• [AIM OF THE EXERCISE] Only a number is expected here: the count of lines in this data where "pump" occurs.

• [SOURCE MATERIAL]
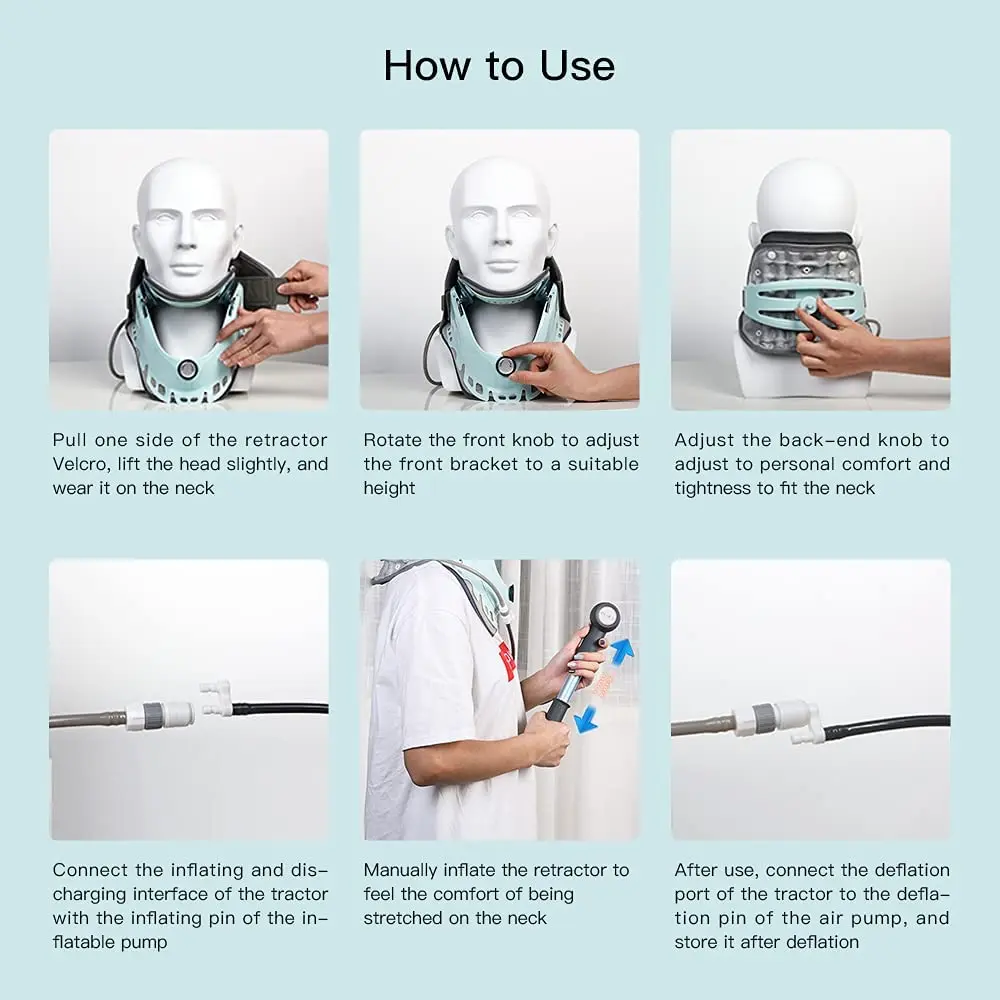 How to Use

Pull one side of the retractor Velcro, lift the head slightly, and wear it on the neck

Rotate the front knob to adjust the front bracket to a suitable height

Adjust the back-end knob to adjust to personal comfort and tightness to fit the neck

Connect the inflating and discharging interface of the tractor with the inflating pin of the inflatable pump

Manually inflate the retractor to feel the comfort of being stretched on the neck

After use, connect the deflation port of the tractor to the deflation pin of the air pump, and store it after deflation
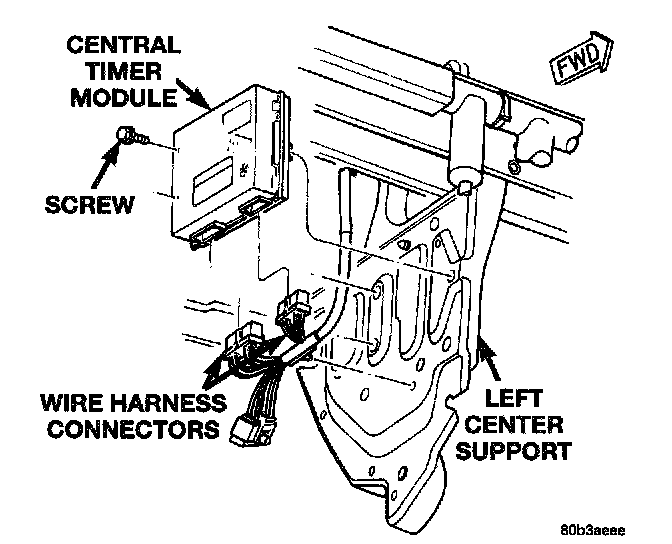 CENTRAL TIMER MODULE

FWD

SCREW

WIRE HARNESS CONNECTORS

LEFT CENTER SUPPORT

80b3aeee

• [ANSWER TO THE PROBLEM] 2